++++ DATA SECTION ++++

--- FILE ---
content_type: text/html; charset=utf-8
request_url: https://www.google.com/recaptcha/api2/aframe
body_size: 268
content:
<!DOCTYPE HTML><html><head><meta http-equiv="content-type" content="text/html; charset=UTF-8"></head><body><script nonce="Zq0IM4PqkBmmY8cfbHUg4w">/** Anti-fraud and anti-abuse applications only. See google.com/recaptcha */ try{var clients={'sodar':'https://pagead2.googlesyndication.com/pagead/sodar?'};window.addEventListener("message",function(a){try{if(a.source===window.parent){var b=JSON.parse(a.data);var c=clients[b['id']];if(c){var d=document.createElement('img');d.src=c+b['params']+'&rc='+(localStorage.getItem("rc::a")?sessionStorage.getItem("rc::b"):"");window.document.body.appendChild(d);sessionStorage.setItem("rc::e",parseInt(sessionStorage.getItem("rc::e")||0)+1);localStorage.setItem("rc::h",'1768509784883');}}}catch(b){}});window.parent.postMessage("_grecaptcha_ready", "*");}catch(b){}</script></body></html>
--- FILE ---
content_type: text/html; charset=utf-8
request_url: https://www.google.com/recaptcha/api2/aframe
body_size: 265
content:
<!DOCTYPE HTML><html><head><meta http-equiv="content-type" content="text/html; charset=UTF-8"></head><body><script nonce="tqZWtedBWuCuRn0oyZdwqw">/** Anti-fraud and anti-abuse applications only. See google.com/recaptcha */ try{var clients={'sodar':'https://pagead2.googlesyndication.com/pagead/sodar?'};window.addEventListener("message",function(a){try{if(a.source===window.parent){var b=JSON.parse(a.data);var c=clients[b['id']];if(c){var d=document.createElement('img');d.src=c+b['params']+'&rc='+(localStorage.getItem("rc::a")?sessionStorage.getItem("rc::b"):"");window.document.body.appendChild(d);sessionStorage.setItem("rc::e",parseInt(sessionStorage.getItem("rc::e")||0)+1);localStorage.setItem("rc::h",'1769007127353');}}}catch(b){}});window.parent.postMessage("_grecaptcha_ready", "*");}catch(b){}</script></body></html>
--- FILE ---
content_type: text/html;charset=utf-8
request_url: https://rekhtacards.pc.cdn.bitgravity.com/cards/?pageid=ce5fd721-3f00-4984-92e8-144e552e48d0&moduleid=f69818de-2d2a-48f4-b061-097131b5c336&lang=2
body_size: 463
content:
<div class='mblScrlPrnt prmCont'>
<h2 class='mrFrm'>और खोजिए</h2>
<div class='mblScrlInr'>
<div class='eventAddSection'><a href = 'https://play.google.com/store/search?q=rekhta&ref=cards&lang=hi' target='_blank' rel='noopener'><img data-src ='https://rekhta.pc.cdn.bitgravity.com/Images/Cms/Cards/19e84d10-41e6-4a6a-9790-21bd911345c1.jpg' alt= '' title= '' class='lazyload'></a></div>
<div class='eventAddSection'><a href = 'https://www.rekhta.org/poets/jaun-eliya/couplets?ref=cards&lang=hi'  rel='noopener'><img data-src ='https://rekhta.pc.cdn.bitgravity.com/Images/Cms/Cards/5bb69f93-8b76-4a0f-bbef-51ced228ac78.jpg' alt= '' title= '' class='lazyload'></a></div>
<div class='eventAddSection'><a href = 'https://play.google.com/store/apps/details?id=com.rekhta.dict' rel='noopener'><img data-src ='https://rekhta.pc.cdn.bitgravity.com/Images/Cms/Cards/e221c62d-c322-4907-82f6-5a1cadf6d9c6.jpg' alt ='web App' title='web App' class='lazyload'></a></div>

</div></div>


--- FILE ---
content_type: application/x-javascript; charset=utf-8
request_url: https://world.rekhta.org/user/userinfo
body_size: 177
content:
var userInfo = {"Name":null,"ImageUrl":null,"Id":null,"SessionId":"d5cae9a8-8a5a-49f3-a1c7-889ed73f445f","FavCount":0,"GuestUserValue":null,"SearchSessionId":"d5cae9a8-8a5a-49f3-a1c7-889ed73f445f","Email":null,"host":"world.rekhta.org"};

++++

TASK INSTRUCTIONS:
Select every line of the records holding the string "localStorage".

ANSWER BELOW:
<!DOCTYPE HTML><html><head><meta http-equiv="content-type" content="text/html; charset=UTF-8"></head><body><script nonce="Zq0IM4PqkBmmY8cfbHUg4w">/** Anti-fraud and anti-abuse applications only. See google.com/recaptcha */ try{var clients={'sodar':'https://pagead2.googlesyndication.com/pagead/sodar?'};window.addEventListener("message",function(a){try{if(a.source===window.parent){var b=JSON.parse(a.data);var c=clients[b['id']];if(c){var d=document.createElement('img');d.src=c+b['params']+'&rc='+(localStorage.getItem("rc::a")?sessionStorage.getItem("rc::b"):"");window.document.body.appendChild(d);sessionStorage.setItem("rc::e",parseInt(sessionStorage.getItem("rc::e")||0)+1);localStorage.setItem("rc::h",'1768509784883');}}}catch(b){}});window.parent.postMessage("_grecaptcha_ready", "*");}catch(b){}</script></body></html>
<!DOCTYPE HTML><html><head><meta http-equiv="content-type" content="text/html; charset=UTF-8"></head><body><script nonce="tqZWtedBWuCuRn0oyZdwqw">/** Anti-fraud and anti-abuse applications only. See google.com/recaptcha */ try{var clients={'sodar':'https://pagead2.googlesyndication.com/pagead/sodar?'};window.addEventListener("message",function(a){try{if(a.source===window.parent){var b=JSON.parse(a.data);var c=clients[b['id']];if(c){var d=document.createElement('img');d.src=c+b['params']+'&rc='+(localStorage.getItem("rc::a")?sessionStorage.getItem("rc::b"):"");window.document.body.appendChild(d);sessionStorage.setItem("rc::e",parseInt(sessionStorage.getItem("rc::e")||0)+1);localStorage.setItem("rc::h",'1769007127353');}}}catch(b){}});window.parent.postMessage("_grecaptcha_ready", "*");}catch(b){}</script></body></html>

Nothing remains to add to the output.